Work request
Each line below that contains the word "Equus" is to be counted; give only the final number.
** Data extracts follows **
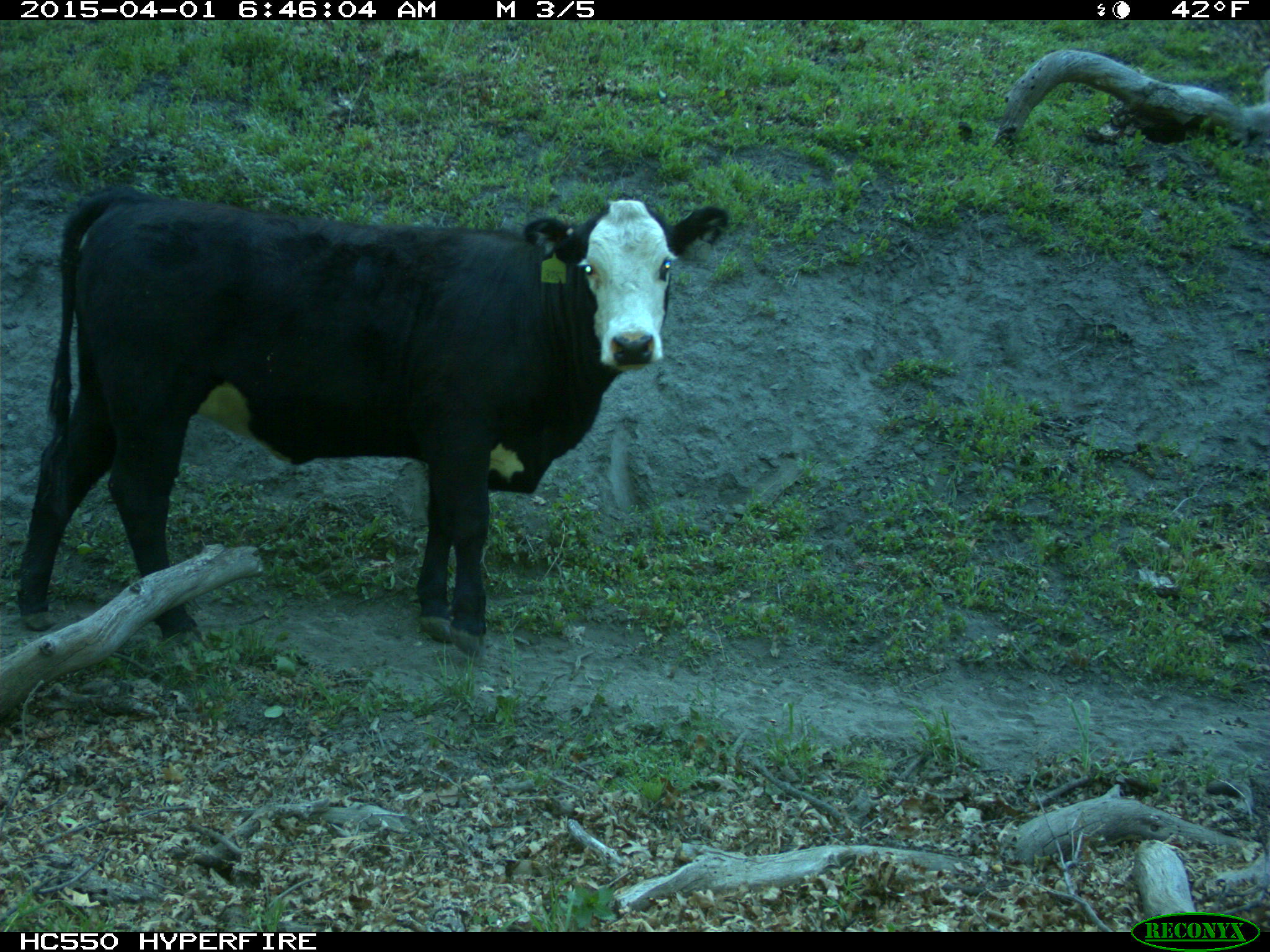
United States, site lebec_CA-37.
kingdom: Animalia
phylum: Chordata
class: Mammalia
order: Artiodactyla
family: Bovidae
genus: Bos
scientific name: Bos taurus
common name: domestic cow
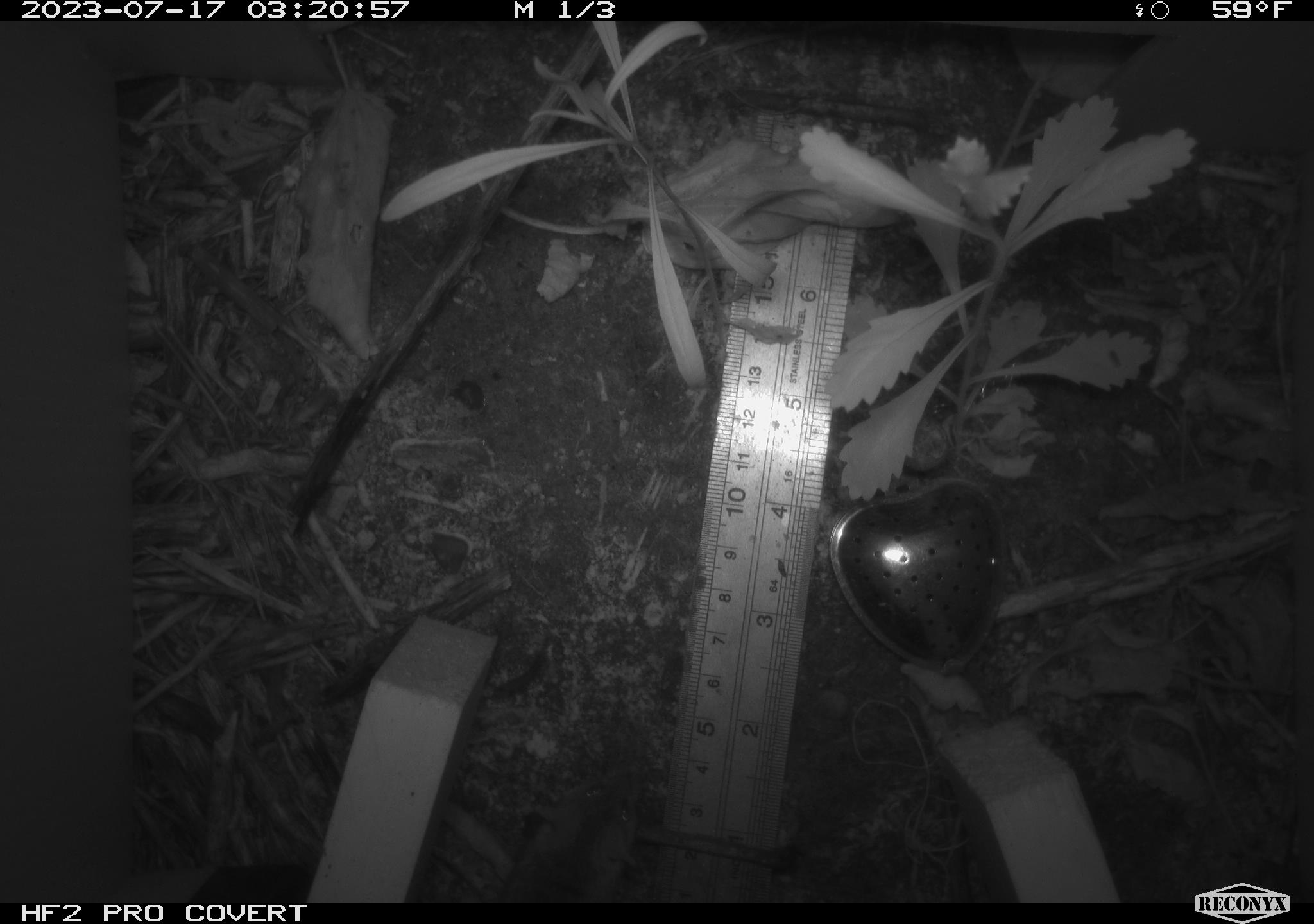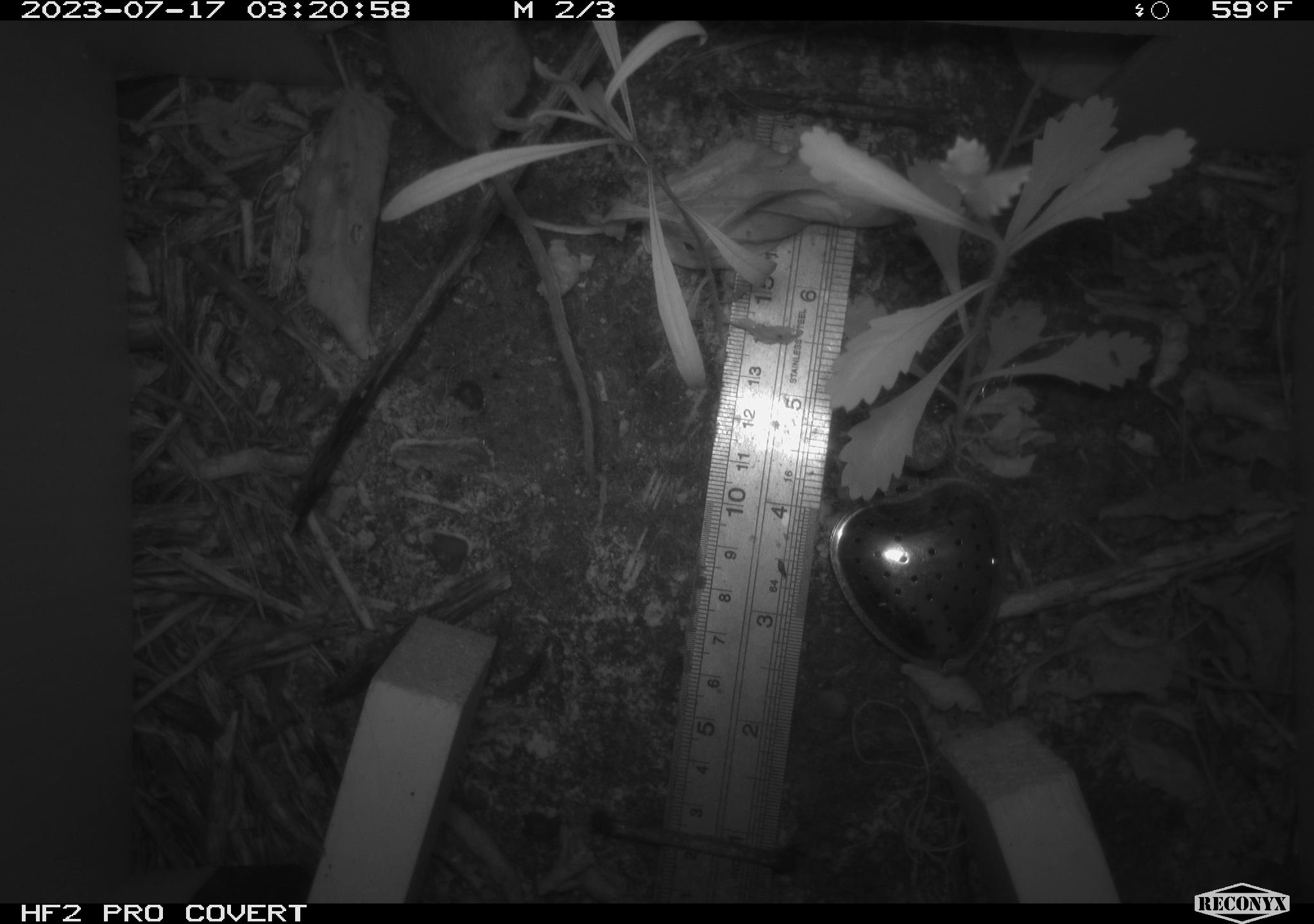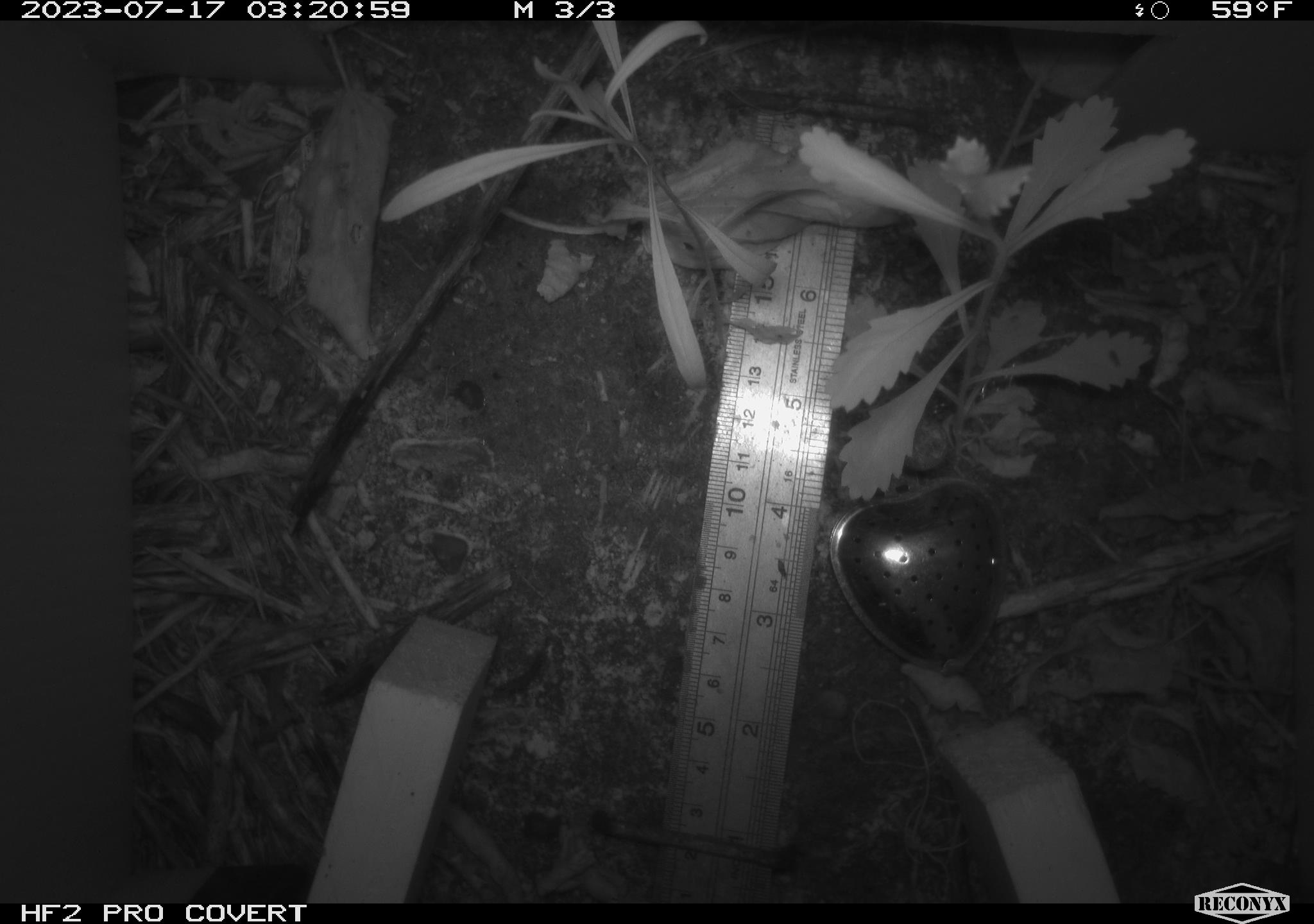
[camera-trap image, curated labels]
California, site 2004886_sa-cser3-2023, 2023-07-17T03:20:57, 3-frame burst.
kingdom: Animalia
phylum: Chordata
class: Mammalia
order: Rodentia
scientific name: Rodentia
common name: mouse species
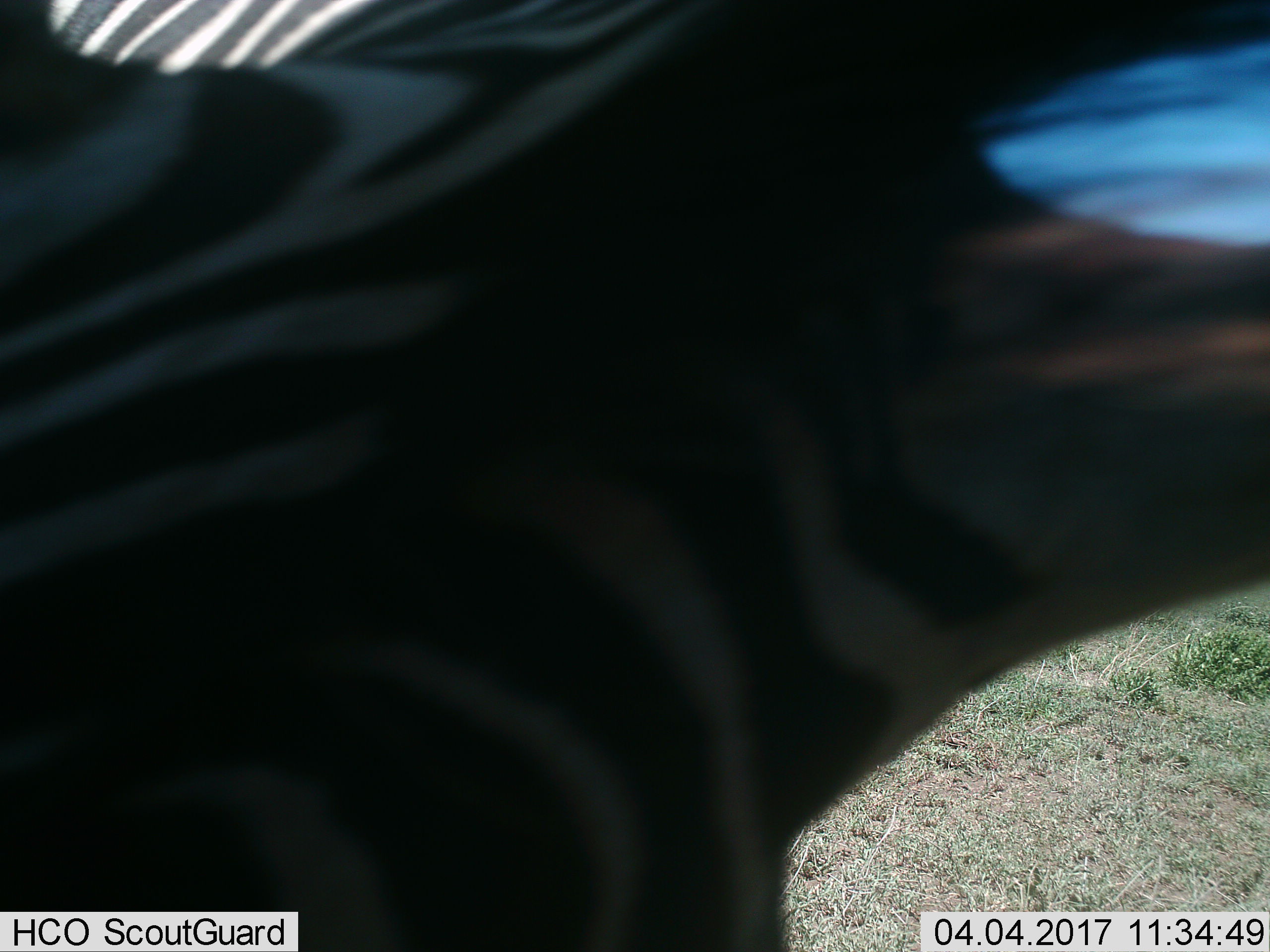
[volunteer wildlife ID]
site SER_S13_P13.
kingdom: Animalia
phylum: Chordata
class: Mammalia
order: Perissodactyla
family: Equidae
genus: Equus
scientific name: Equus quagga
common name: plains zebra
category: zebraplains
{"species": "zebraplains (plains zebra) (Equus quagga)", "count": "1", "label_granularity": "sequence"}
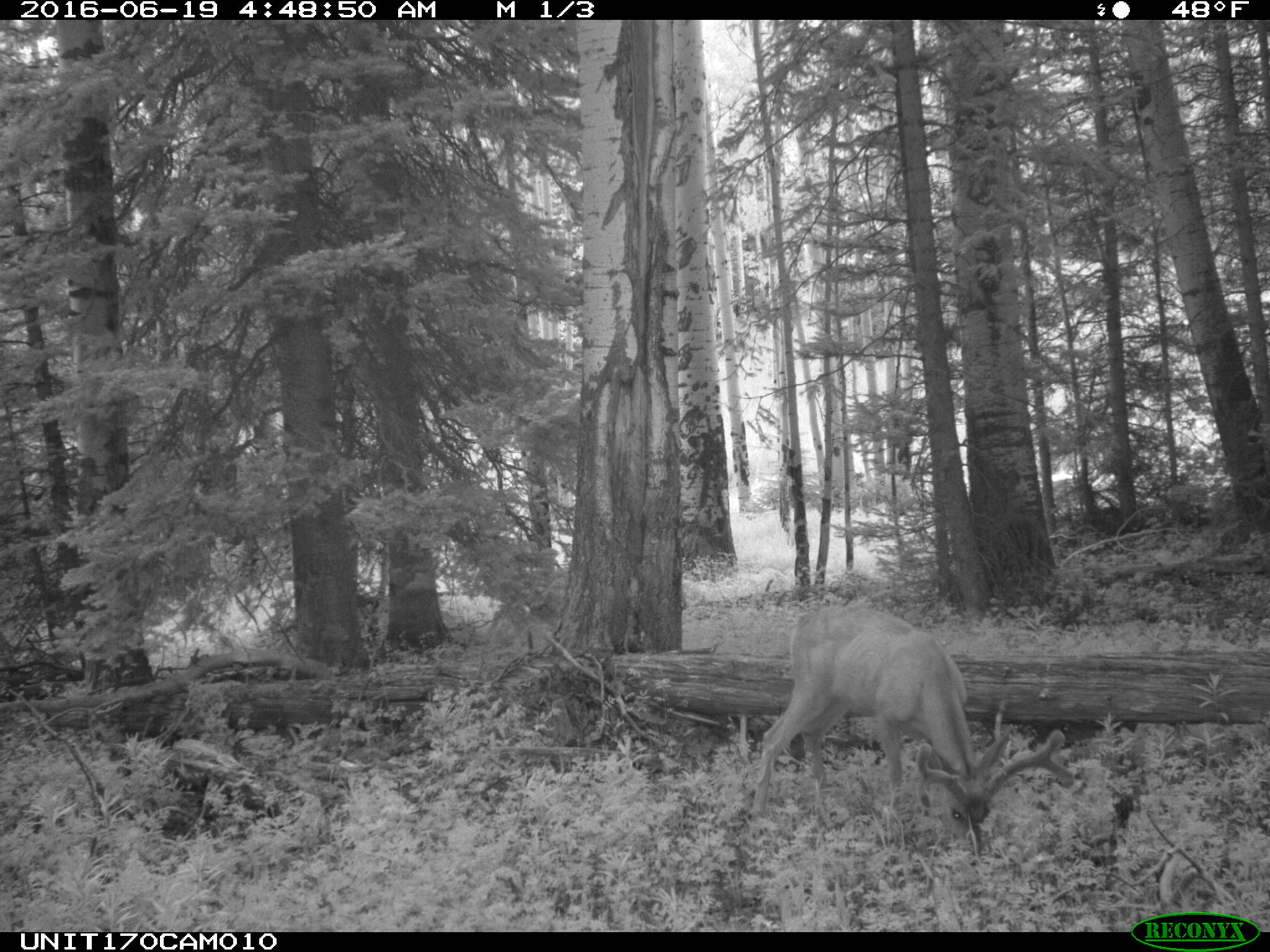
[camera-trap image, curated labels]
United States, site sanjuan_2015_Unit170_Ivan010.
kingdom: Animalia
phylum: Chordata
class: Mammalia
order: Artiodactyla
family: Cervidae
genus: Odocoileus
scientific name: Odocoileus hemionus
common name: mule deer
** End of Data extracts **
Answer to this problem
3